Health Highlights: Sept. 11, 2013
Here are some of the latest health and medical news developments, compiled by the editors of HealthDay:
Ceremonies Mark 9/11 Anniversary
The reading of victims' names and moments of silence will take place Wednesday in New York City and other locations as people gather to commemorate the terrorist attacks on Sept. 11, 2001.
At the ceremony in New York City, relatives will recite the names of the nearly 3,000 people who died when hijacked passenger jets crashed into the World Trade Center, the Pentagon and into a field near Shanksville, Pa., the Associated Press reported.
The names of the victims of the 1993 World Trade Center bombings will also be read at the ceremony on the city's 2-year-old memorial plaza. Prior to the ceremony, there will be a tribute motorcycle ride from a Manhattan firehouse to Ground Zero.
Wreath-laying, name-reading and other tributes will also take place at the Pentagon and at the Flight 93 National Memorial in Shanksville, the AP reported.
Worldwide, thousands of volunteers have pledged to do good deeds Wednesday to honor an anniversary that was designated a National Day of Service and Remembrance in 2009.
Extending a decision made last year, no politicians will speak at the New York City ceremony. Victim's loved ones will continue to be the focus of the ceremony in coming years.
"As things evolve in the future, the focus on the remembrance is going to stay sacrosanct," Joe Daniels, president of the National Sept. 11 Memorial & Museum, told the AP.
The museum, which is expected to be open beneath the memorial plaza by next year's ceremony, will present a wide-ranging overview of 9/11, including the experiences of first responders and survivors.

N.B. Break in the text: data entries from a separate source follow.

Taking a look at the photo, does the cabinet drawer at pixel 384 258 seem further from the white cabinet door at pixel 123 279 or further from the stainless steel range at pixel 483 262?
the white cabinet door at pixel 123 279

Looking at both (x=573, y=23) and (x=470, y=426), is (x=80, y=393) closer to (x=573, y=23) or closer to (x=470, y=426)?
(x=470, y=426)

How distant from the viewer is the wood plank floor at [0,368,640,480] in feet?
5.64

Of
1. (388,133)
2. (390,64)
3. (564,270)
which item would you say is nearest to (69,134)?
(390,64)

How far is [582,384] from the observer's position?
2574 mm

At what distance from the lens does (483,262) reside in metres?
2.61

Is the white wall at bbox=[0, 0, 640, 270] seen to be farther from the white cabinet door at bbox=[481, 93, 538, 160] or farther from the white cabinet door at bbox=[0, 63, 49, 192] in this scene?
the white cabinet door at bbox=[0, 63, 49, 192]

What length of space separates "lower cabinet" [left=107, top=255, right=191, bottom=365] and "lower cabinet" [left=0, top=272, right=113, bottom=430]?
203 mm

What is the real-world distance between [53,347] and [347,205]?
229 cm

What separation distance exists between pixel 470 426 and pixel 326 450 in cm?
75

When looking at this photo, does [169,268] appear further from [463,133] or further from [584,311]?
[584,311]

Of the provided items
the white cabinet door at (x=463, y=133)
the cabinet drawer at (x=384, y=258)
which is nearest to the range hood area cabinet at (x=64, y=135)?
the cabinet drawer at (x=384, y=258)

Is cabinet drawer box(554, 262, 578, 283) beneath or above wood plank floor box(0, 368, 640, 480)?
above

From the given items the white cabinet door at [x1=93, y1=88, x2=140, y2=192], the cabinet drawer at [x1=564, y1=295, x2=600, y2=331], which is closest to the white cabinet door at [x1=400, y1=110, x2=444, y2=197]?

Bill and Melinda Gates, 5 Scientists Share Lasker Awards
This year's recipients of the prestigious Lasker Awards for medical research and contributions to public health include Bill and Melinda Gates, three researchers who developed implants that enable deaf people to hear, and two scientists who revealed how brain cells communicate.
The winners of the $250,000 prizes in the different categories were announced Monday by the Albert and Mary Lasker Foundation. The awards will be presented Sept. 20 in New York City, the Associated Press reported.
The clinical medical research award will be shared by Australian researcher Graeme Clark, Austrian Ingeborg Hochmair, and Blake Wilson of Duke University in North Carolina for their roles in developing the modern cochlear implant, which benefits more than 320,000 people around the world with severe hearing loss.
The award for basic medical research will be shared by Richard Scheller of the biotech company Genentech and Dr. Thomas Sudhof of Stanford University. They discovered how brain cells release chemical messengers to communicate with each other, the AP reported.
Their research is helping scientists learn more about serious brain conditions such as Parkinson's disease, the foundation noted.
Bill and Melinda Gates won the public service award "for leading a historic transformation in the way we view the globe's most pressing health concerns and improving the lives of millions of the world's most vulnerable," according to the foundation, the AP reported.
The Gateses have donated more than $26 billion to their philanthropic foundation and often team up with agencies that can provide diverse expertise, the foundation said.